Compito A
Nell'articolo sull'olio extravergine, quale concetto passa, secondo l'autore, a proposito delle aziende grandi e di quelle piccole?
Compito B
Le seguenti affermazioni concordano con l'articolo sull'olio extravergine? Per ognuna rispondi sì o no e cita le parole del testo che decidono.
(i) Il tiro al bersaglio colpisce soltanto le aziende di proprietà estera.
(ii) L'innovazione del comparto è fallita nonostante i finanziamenti pubblici.
(iii) L'autore trova ragionevole la tesi che solo l'olio italiano faccia bene alla salute.
Compito C
Riprendi l'articolo sull'olio extravergine e proseguilo dopo la sua ultima frase.

Brano fornito
▬▬▬

I limiti e le strumentalizzazioni dell'inchiesta sull'olio extravergine
Strade del Cibo
Davvero mai, come nell’ultimo quinquennio, abbiamo assistito a una operazione di demonizzazione del comparto oleario italiano così brillantemente efficace. Il tiro al bersaglio riguarda ovviamente le grandi marche, per lo più quelle che sono in mano a società estere che gestiscono marchi riconducili all’Italia, ma si colpiscono tuttavia, e senza avere alcun riguardo, anche le grandi aziende di proprietà italiana, perché il concetto che passa è che ciò che è grande è il male, e che il piccolo invece è bello e sano.
Si sta demolendo la buona immagine degli oli da olive, con la pessima idea di sostenere che solo l’olio italiano è quello che fa bene alla salute, perché buono. Occorre essere idioti nel sostenere tale tesi. Eppure c’è chi le sostiene, nel nome della difesa dell’italianità a oltranza, ma è solo paura della concorrenza estera e manifesta incapacità di essere competitivi. Da una parte l’innovazione del comparto è stata un fallimento, nonostante vi sia stata per decenni una pioggia di denari pubblici portentosa, dall’altra oggi assistiamo a un attacco frontale al mondo dell’olio, con l’obiettivo di scardinarlo, forse per ricostruirlo ex novo a partire dalle proprie ceneri, facendo tabula rasa. Ma come si potrà mai ripartire se non si percepisce l’atteggiamento giusto in chi dovrebbe risollevare il comparto, se mancano i contenuti e vi è un’assenza di idee senza precedenti nella storia olivicola e olearia del Paese?

▬▬▬

Voci estratte

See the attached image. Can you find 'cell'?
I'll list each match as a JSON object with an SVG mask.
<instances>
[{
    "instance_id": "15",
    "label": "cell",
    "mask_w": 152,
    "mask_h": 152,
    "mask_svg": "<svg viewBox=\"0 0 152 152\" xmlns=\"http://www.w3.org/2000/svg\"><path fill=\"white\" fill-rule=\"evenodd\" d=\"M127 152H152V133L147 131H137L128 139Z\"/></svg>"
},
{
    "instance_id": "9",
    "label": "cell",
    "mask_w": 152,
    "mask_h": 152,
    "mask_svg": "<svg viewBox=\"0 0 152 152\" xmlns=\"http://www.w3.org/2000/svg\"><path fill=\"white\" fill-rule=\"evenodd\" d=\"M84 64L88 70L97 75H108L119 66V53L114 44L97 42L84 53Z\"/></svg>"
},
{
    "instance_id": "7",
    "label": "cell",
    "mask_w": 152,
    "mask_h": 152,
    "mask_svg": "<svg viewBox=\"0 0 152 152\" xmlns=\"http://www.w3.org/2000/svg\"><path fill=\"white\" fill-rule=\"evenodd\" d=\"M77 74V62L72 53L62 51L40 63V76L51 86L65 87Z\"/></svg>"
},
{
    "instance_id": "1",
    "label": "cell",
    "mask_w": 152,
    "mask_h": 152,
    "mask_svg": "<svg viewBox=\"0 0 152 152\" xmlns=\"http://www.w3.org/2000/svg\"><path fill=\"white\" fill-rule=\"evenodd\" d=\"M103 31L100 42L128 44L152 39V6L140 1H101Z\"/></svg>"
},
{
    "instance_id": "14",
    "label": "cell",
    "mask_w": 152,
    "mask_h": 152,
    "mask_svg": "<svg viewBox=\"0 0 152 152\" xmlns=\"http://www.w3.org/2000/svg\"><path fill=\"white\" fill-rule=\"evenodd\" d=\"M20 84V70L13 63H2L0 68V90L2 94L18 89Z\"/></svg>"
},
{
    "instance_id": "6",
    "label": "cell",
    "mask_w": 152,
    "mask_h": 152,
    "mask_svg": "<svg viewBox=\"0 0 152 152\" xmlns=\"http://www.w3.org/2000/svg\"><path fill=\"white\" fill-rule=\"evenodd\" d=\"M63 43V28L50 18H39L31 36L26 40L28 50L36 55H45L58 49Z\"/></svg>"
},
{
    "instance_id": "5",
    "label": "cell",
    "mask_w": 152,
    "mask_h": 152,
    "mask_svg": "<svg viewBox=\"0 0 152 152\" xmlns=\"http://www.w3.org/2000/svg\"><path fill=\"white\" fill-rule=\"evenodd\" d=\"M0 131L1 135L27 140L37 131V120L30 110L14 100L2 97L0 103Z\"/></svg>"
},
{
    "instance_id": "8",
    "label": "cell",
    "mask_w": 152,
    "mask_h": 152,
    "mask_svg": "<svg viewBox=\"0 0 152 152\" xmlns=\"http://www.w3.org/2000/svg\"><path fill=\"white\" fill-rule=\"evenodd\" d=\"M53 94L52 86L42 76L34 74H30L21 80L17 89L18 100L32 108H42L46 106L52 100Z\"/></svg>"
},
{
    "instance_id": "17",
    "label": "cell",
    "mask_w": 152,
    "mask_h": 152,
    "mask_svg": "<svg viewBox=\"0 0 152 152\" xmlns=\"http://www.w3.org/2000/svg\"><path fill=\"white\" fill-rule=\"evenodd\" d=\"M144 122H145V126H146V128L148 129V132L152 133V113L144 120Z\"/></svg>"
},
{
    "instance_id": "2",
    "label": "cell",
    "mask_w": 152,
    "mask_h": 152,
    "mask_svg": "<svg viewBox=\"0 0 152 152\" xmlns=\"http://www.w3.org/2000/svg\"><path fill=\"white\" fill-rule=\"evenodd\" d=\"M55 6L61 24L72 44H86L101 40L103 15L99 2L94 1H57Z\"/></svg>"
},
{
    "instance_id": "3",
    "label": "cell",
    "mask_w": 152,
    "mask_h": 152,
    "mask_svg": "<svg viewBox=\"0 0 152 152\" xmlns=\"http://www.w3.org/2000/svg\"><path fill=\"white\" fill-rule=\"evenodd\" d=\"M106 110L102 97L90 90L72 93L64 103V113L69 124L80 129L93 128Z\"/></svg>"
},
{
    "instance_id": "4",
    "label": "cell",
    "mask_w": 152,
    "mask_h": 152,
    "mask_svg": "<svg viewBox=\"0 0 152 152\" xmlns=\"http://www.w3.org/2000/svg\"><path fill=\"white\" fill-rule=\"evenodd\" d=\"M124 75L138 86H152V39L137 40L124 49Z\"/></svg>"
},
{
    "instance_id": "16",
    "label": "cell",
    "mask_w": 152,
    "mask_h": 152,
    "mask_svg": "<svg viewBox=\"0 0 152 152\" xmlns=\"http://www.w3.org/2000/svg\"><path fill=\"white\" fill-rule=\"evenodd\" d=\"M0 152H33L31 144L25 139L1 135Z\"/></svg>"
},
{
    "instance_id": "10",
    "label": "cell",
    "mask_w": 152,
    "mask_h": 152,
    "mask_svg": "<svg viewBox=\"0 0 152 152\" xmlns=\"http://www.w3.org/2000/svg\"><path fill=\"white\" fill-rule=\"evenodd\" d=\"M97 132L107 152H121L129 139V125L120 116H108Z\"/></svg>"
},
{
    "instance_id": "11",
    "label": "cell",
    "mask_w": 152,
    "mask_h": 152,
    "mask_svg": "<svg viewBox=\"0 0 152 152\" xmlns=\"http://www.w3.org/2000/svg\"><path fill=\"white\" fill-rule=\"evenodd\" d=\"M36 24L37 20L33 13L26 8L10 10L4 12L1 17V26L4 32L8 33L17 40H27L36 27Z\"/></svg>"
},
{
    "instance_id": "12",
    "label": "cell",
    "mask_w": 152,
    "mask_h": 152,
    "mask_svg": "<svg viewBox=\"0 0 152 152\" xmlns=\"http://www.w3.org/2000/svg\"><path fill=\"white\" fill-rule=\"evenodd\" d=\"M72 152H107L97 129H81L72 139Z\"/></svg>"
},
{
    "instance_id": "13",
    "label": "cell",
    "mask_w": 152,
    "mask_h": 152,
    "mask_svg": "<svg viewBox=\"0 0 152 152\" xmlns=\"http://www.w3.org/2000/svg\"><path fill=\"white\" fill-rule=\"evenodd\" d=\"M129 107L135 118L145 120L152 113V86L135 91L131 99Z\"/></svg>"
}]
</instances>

▬▬▬

Risposta scritta A
Passa il concetto che ciò che è grande è il male, mentre il piccolo è bello e sano.

Risposta scritta B
(i) No: "si colpiscono tuttavia, e senza avere alcun riguardo, anche le grandi aziende di proprietà italiana"
(ii) Sì: "l’innovazione del comparto è stata un fallimento, nonostante vi sia stata per decenni una pioggia di denari pubblici portentosa"
(iii) No: "Occorre essere idioti nel sostenere tale tesi."

Risposta scritta C
Nel frattempo l’Italia sta dimostrando una capacità unica al mondo: sapersi sputtanare egregiamente, dando grande enfasi mediatica a simili inchieste. Tanto che i media stranieri ne stanno già scrivendo e parlando, e l’ultimo titolo tra quelli letti di recente è del Guardian: “Extra virgin on the ridiculous: Italian olive oil producers accused of fraud”. Non è un caso che una trasmissione televisiva, alla quale sono stato invitato, condotta da Paola Saluzzi su SkyTG24 abbia intitolato la puntata di giovedi “Olio e le storie tese” perché effettivamente, sì, c’è una tensione nell’aria mai avvertita prima così intensa e funesta. Io sembravo un ufo, così totalmente fuori dal mondo nel cercare di portare argomenti razionali alla discussione. Ospiti della trasmissione con me erano Rosario Trefiletti, di una associazione di consumatori, e il presidente di Coldiretti Roberto Moncalvo, entrambi così ansiosi di creare allarme, impressionando il pubblico e mettendo costantemente in stato di allerta il telespettatore. Ecco, dunque, siamo qui a parlarne perché ci si è costretti. Perché a partire da simili scenari, si profila la progressiva scomparsa del settore oleario italiano, segnando così un declino inarrestabile.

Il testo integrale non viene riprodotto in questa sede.